The records are to be repeated in full. Every line must match.

• **WORKING DATA**
# # # #
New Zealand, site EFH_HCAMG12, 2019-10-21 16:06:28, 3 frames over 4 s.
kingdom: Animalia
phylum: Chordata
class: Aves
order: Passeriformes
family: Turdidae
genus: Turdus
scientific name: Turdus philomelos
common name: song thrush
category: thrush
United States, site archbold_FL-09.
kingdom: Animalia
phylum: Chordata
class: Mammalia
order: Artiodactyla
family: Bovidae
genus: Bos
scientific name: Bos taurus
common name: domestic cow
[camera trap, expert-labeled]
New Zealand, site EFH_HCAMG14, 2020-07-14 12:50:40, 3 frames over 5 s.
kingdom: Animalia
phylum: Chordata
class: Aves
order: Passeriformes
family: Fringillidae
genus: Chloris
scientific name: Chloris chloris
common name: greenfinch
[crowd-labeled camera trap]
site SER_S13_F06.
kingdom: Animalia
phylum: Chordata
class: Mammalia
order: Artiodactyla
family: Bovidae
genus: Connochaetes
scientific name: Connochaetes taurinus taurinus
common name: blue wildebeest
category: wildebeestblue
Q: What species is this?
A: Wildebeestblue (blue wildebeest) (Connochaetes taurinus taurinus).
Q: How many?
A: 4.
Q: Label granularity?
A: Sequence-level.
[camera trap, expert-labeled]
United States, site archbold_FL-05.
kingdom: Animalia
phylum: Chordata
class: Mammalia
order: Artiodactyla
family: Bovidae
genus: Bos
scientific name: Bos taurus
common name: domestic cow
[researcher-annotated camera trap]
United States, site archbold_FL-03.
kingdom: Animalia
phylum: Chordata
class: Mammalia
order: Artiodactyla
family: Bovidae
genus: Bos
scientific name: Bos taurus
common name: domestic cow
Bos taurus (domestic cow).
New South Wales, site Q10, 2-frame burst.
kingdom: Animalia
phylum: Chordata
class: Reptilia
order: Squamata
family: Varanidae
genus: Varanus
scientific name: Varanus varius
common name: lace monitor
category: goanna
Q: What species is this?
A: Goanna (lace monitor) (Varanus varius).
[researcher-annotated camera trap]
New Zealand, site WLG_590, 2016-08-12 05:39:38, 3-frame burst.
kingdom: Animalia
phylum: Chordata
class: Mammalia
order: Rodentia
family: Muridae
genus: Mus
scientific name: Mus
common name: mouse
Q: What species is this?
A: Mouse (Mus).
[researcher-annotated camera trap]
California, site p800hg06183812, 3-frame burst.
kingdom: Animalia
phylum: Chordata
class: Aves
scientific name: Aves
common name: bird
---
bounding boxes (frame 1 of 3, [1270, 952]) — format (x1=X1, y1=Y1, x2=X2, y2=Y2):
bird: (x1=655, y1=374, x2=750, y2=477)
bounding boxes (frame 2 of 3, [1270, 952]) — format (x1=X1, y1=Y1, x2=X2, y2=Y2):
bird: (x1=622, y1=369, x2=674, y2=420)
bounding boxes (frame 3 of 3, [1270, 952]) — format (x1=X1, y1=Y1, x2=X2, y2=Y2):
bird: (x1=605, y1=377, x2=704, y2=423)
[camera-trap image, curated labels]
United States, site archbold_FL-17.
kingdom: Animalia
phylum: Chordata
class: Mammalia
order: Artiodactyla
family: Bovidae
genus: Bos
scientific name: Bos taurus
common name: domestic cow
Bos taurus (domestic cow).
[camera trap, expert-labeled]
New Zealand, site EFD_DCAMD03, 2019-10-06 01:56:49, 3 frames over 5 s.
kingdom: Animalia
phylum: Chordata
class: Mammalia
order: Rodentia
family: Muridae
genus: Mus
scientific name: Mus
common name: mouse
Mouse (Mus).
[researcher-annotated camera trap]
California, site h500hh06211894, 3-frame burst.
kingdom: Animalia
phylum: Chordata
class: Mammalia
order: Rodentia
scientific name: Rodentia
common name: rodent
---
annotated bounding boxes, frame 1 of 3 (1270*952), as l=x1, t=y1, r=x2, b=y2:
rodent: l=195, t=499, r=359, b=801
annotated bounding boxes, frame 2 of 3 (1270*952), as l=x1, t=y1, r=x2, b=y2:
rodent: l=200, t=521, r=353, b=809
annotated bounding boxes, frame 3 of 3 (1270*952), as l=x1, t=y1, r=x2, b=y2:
# # # #
• **FINAL ANSWER**
New Zealand, site EFH_HCAMG12, 2019-10-21 16:06:28, 3 frames over 4 s.
kingdom: Animalia
phylum: Chordata
class: Aves
order: Passeriformes
family: Turdidae
genus: Turdus
scientific name: Turdus philomelos
common name: song thrush
category: thrush
United States, site archbold_FL-09.
kingdom: Animalia
phylum: Chordata
class: Mammalia
order: Artiodactyla
family: Bovidae
genus: Bos
scientific name: Bos taurus
common name: domestic cow
[camera trap, expert-labeled]
New Zealand, site EFH_HCAMG14, 2020-07-14 12:50:40, 3 frames over 5 s.
kingdom: Animalia
phylum: Chordata
class: Aves
order: Passeriformes
family: Fringillidae
genus: Chloris
scientific name: Chloris chloris
common name: greenfinch
[crowd-labeled camera trap]
site SER_S13_F06.
kingdom: Animalia
phylum: Chordata
class: Mammalia
order: Artiodactyla
family: Bovidae
genus: Connochaetes
scientific name: Connochaetes taurinus taurinus
common name: blue wildebeest
category: wildebeestblue
Q: What species is this?
A: Wildebeestblue (blue wildebeest) (Connochaetes taurinus taurinus).
Q: How many?
A: 4.
Q: Label granularity?
A: Sequence-level.
[camera trap, expert-labeled]
United States, site archbold_FL-05.
kingdom: Animalia
phylum: Chordata
class: Mammalia
order: Artiodactyla
family: Bovidae
genus: Bos
scientific name: Bos taurus
common name: domestic cow
[researcher-annotated camera trap]
United States, site archbold_FL-03.
kingdom: Animalia
phylum: Chordata
class: Mammalia
order: Artiodactyla
family: Bovidae
genus: Bos
scientific name: Bos taurus
common name: domestic cow
Bos taurus (domestic cow).
New South Wales, site Q10, 2-frame burst.
kingdom: Animalia
phylum: Chordata
class: Reptilia
order: Squamata
family: Varanidae
genus: Varanus
scientific name: Varanus varius
common name: lace monitor
category: goanna
Q: What species is this?
A: Goanna (lace monitor) (Varanus varius).
[researcher-annotated camera trap]
New Zealand, site WLG_590, 2016-08-12 05:39:38, 3-frame burst.
kingdom: Animalia
phylum: Chordata
class: Mammalia
order: Rodentia
family: Muridae
genus: Mus
scientific name: Mus
common name: mouse
Q: What species is this?
A: Mouse (Mus).
[researcher-annotated camera trap]
California, site p800hg06183812, 3-frame burst.
kingdom: Animalia
phylum: Chordata
class: Aves
scientific name: Aves
common name: bird
---
bounding boxes (frame 1 of 3, [1270, 952]) — format (x1=X1, y1=Y1, x2=X2, y2=Y2):
bird: (x1=655, y1=374, x2=750, y2=477)
bounding boxes (frame 2 of 3, [1270, 952]) — format (x1=X1, y1=Y1, x2=X2, y2=Y2):
bird: (x1=622, y1=369, x2=674, y2=420)
bounding boxes (frame 3 of 3, [1270, 952]) — format (x1=X1, y1=Y1, x2=X2, y2=Y2):
bird: (x1=605, y1=377, x2=704, y2=423)
[camera-trap image, curated labels]
United States, site archbold_FL-17.
kingdom: Animalia
phylum: Chordata
class: Mammalia
order: Artiodactyla
family: Bovidae
genus: Bos
scientific name: Bos taurus
common name: domestic cow
Bos taurus (domestic cow).
[camera trap, expert-labeled]
New Zealand, site EFD_DCAMD03, 2019-10-06 01:56:49, 3 frames over 5 s.
kingdom: Animalia
phylum: Chordata
class: Mammalia
order: Rodentia
family: Muridae
genus: Mus
scientific name: Mus
common name: mouse
Mouse (Mus).
[researcher-annotated camera trap]
California, site h500hh06211894, 3-frame burst.
kingdom: Animalia
phylum: Chordata
class: Mammalia
order: Rodentia
scientific name: Rodentia
common name: rodent
---
annotated bounding boxes, frame 1 of 3 (1270*952), as l=x1, t=y1, r=x2, b=y2:
rodent: l=195, t=499, r=359, b=801
annotated bounding boxes, frame 2 of 3 (1270*952), as l=x1, t=y1, r=x2, b=y2:
rodent: l=200, t=521, r=353, b=809
annotated bounding boxes, frame 3 of 3 (1270*952), as l=x1, t=y1, r=x2, b=y2:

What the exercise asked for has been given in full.